Defeat of Hamas, fight against Jew-hatred are union business

Editorial
December 18, 2023

Everything the bosses and their governments do is aimed at protecting their investments, markets and profits and their cutthroat national interests against rival capitalist regimes. Workers have an opposite class standpoint — we are one international class of toilers with common interests in the fight against imperialist exploitation, oppression and war.

Workers in the U.S., Israel, Gaza and worldwide have a vital stake in the defeat of Hamas. So do our unions. Hamas’ massacre of Jews Oct. 7 was a step toward its reactionary goal — slaughtering all Jews or forcing them to flee the Middle East.

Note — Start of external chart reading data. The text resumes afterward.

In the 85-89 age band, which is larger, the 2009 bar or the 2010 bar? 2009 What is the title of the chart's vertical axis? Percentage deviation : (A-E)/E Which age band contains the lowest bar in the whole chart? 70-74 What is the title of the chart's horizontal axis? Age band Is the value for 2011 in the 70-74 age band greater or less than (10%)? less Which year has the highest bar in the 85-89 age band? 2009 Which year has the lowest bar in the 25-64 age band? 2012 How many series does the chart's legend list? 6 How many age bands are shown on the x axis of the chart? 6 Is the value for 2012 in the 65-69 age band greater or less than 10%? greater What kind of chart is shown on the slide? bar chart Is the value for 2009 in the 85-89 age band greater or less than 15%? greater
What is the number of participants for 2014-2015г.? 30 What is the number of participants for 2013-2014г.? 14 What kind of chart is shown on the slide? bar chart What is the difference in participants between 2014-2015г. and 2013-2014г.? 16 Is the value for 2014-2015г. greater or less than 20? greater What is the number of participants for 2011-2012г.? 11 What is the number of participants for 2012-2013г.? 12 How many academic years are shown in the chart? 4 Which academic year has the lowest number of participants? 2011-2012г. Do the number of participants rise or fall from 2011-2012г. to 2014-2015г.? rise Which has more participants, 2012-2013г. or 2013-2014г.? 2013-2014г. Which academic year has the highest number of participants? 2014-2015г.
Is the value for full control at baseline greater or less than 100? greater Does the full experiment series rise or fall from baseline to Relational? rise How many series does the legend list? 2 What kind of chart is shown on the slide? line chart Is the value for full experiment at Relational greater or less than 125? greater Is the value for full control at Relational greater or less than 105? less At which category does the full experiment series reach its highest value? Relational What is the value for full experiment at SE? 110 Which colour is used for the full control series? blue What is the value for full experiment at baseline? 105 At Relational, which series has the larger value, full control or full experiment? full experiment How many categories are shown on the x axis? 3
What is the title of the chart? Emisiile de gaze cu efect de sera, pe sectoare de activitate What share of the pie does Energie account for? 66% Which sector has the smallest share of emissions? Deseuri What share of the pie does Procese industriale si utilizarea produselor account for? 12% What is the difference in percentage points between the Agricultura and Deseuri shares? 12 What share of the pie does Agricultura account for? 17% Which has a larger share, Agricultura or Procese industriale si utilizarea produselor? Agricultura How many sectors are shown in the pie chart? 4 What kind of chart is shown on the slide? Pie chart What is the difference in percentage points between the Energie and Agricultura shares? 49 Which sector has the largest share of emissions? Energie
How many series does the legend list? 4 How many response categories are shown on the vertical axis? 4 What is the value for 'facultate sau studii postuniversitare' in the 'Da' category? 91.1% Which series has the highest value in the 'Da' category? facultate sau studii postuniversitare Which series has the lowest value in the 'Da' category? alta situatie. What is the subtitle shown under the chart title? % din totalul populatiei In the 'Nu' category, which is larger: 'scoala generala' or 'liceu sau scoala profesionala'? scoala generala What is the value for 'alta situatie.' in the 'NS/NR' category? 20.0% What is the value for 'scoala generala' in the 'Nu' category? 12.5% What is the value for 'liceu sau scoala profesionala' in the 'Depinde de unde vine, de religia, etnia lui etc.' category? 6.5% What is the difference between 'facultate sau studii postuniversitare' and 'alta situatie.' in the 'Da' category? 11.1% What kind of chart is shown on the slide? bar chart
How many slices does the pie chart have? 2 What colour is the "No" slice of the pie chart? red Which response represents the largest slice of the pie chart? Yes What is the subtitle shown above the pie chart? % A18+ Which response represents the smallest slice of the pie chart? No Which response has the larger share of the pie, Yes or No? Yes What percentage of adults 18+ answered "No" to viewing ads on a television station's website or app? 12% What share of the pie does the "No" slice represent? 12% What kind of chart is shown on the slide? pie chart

Jew-hatred plays a special universal and unceasing role under capitalism. Despite the pious claims of the “democratic” imperialist powers who say the Nazi Holocaust’s slaughter of 6 million Jews could never happen again, fascist forces will continue to emerge as long as crisis-ridden capitalism exists.

The normal workings of the profit system breeds sharper and sharper crises and deepening battles between bosses and the working class. Reactionary forces scapegoat Jews for the calamities created by capitalism, seeking support from growing middle-class layers threatened with ruin. When sections of the capitalist class see the depth of their crisis leading workers and our unions to unite and organize to topple their rule, they turn to fascist thugs, using the banner of Jew-hatred to try and crush the unions and revolutionary working-class parties like the Socialist Workers Party.

Reactionary forces everywhere see their main threat as the working class and its struggles to replace capitalist exploitation with workers power. It’s not by chance that Hamas’ founding charter blames Jews for the 1917 Bolshevik-led Russian Revolution.

Workers worldwide today confront deepening attacks on our jobs, wages, working conditions and political rights. As the title of the popular Pathfinder book says — the low point of labor resistance is behind us. More of us are using the unions to resist.

Today Washington is pressing the Israeli government to agree to a longer and longer cease-fire, to back off from scoring a decisive defeat of Hamas. Calls for an immediate and permanent cease-fire by the United Auto Workers and a few other unions point in the same direction. But in fact, there was a cease-fire in place on Oct. 6, one that was broken by Hamas’ murderous assault on Israel.

Those calling for a cease-fire focus attention on the worsening catastrophe facing Palestinians in Gaza. But it is Hamas that planned these conditions. The reactionary outfit takes international aid to buy weapons. They place their arsenals and missiles in hospitals and urban areas. Cynically using the plight of the Palestinians to win more funds from the U.N., EU and Washington, they ensure its forces can prepare for endless new rounds of attacks on Jews.

Calling for a cease-fire bolsters Hamas’ bigots, murderers and rapists that are morally repugnant to tens of millions of workers. Defeating Hamas and its threat to wipe out the Jewish people is the only way to open the door to common struggles by Israeli, Palestinian and Arab workers in the Middle East.

Jew-hatred is the deadly enemy of the working class. This is the lesson of the imperialist epoch and of Hitler’s Nazi dictatorship in Germany. The unions must lead working people to take it on, on the road to forging a working-class party to lead the revolutionary struggles that lie ahead.

Unions today need to back protests defending Israel’s right to exist and speak out against the rising assaults on Jews on campuses, at Jewish-owned restaurants, synagogues and elsewhere.

The future that stands before us is not fascist rule. We live in the epoch of working-class revolution. With effective leadership, our class can take power into our own hands and end the source of all oppression — capitalist exploitation — once and for all.